Cleve lachte leise auf. Mit einem Seufzen lehnte er sich in seinen Stuhl zurück. Sein Gesicht fiel dadurch aus dem Licht der Laterne, aber seine Augen schienen trotz ihrer dunklen Farbe durch die Schatten zu dringen. ,,Solange hat der Krieg im geheimen getobt. Mit unserem Angriff auf Schnellwasser haben wir ihn in die Öffentlichkeit gebracht. Eridia wird gespaltet werden und die Sternenkinder werden zu einem Symbol. Die Sterne werden entscheiden, ob wir ein Symbol der Hoffnung oder Zerstörung werden."
,,Wenn wir uns gegen das Imperium stellen, werden wir die Chance haben uns für all das zu Rächen, was uns geschehen ist", erwiderte ich. ,,Du kannst deinen Bruder und deinen getöteten Neffen rächen."
,,Zorn sollte niemals der Grund für eine Tat sein, Fynch", widersprach Cleve mit Nachdruck in der Stimme. ,,Ich habe erlebt was mit hunderten Eltern geschah, als sie sich aus Zorn gegen das Imperium stellten. Handlungen aus Zorn oder Rache bringen meist Opfer mit sich."
,,Manch einer würde behaupten, du hättest dein Feuer verloren."

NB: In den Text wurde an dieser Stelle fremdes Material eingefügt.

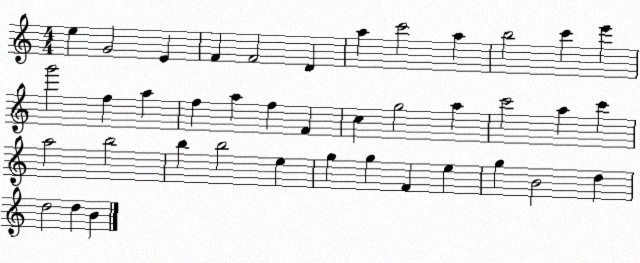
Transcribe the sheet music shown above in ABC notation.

X:1
T:Untitled
M:4/4
L:1/4
K:C
e G2 E F F2 D a c'2 a b2 c' e' g'2 f a f a f F c g2 a c'2 a c' a2 b2 b b2 e g g F e g B2 d d2 d B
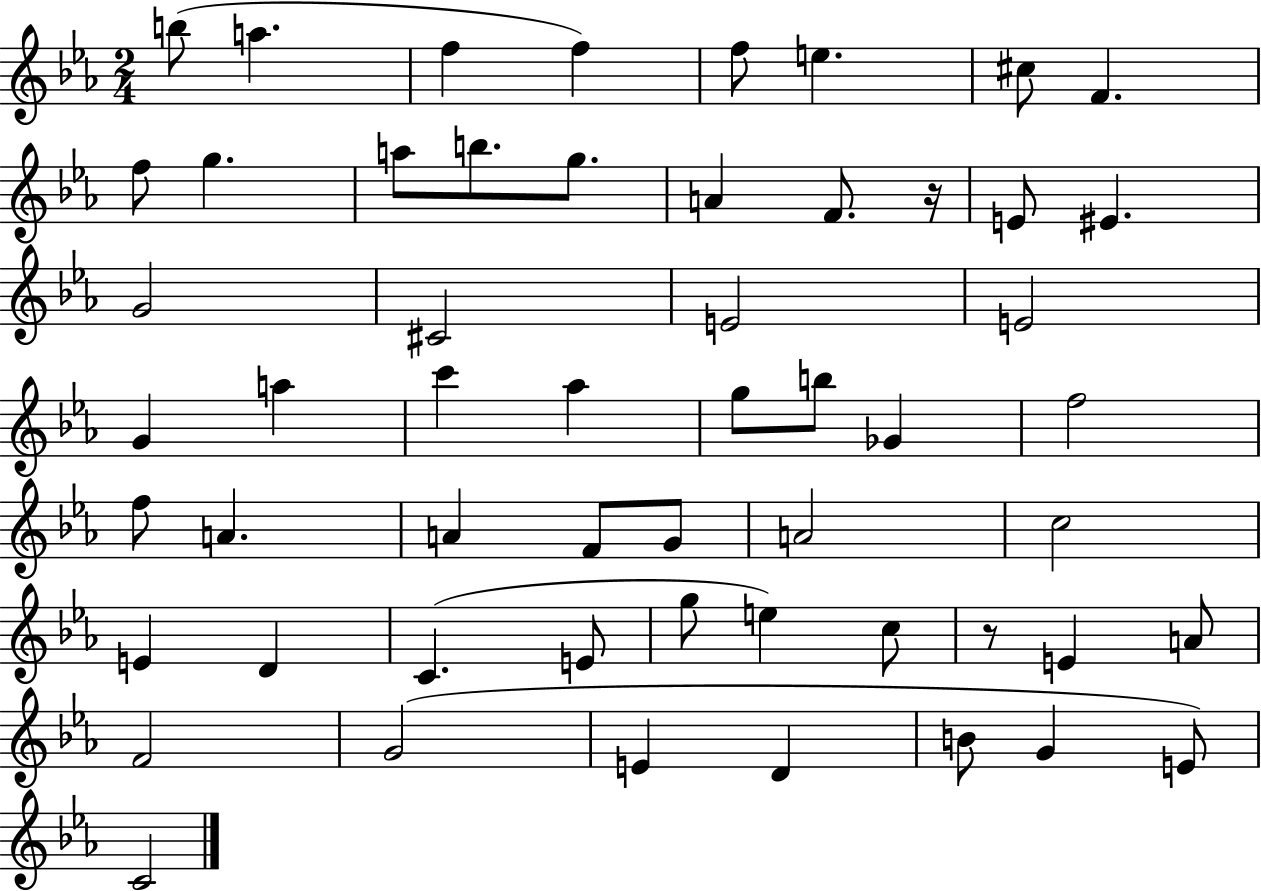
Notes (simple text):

B5/e A5/q. F5/q F5/q F5/e E5/q. C#5/e F4/q. F5/e G5/q. A5/e B5/e. G5/e. A4/q F4/e. R/s E4/e EIS4/q. G4/h C#4/h E4/h E4/h G4/q A5/q C6/q Ab5/q G5/e B5/e Gb4/q F5/h F5/e A4/q. A4/q F4/e G4/e A4/h C5/h E4/q D4/q C4/q. E4/e G5/e E5/q C5/e R/e E4/q A4/e F4/h G4/h E4/q D4/q B4/e G4/q E4/e C4/h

,,Manch einer, hat nicht das erlebt, was wir beide durchmachen mussten."
Seine Worte brachten mich zum Lachen. Bei unserem letzten Gespräch war es mir komisch vorgekommen in ihn einen Blutsverwandten gefunden zu haben, aber nun ich genoss ich seine Worte und seine Nähe. Bryony wusste noch nicht wer ich war, aber wahrscheinlich würde ich in den nächsten Tagen zusammen mit Cleve zu ihr gehen und mit ihr sprechen. Vielleicht würde sich dadurch ihre Einstellung zu mir, Mikhael und Delia verändern.
Mein Blick fiel zurück zu Echo. An ihrem Kopf befand sich noch ein Verband, aber laut den Heilern würde man diesen morgen ab machen. Gerne hätte ich in diesem Moment ihre Stimme gehört oder das Leuchten in ihren Augen gesehen, wenn sie von Zuversicht und Hoffnung erfüllt war. Stattdessen aber nahm ich ihre Hand in meine und genoss einfach ihre Nähe.
,,Glaubst du, wir haben eine Chance?", fragte ich meinen Onkel.
Dieser überlegte und zuckte mit den Schultern. ,,Niemand kann in die Zukunft sehen, deswegen kann niemand eine ehrliche Antwort darauf geben. Aber...die Sterne weisen für Reisende den Weg. Im Moment sind wir genau dies: Reisende. Wir fragen nach der Zukunft und die Sterne werden unseren Weg dorthin weisen."
Ich umfasste fester Echos Hand. ,,Und hoffentlich werden sie nicht fallen."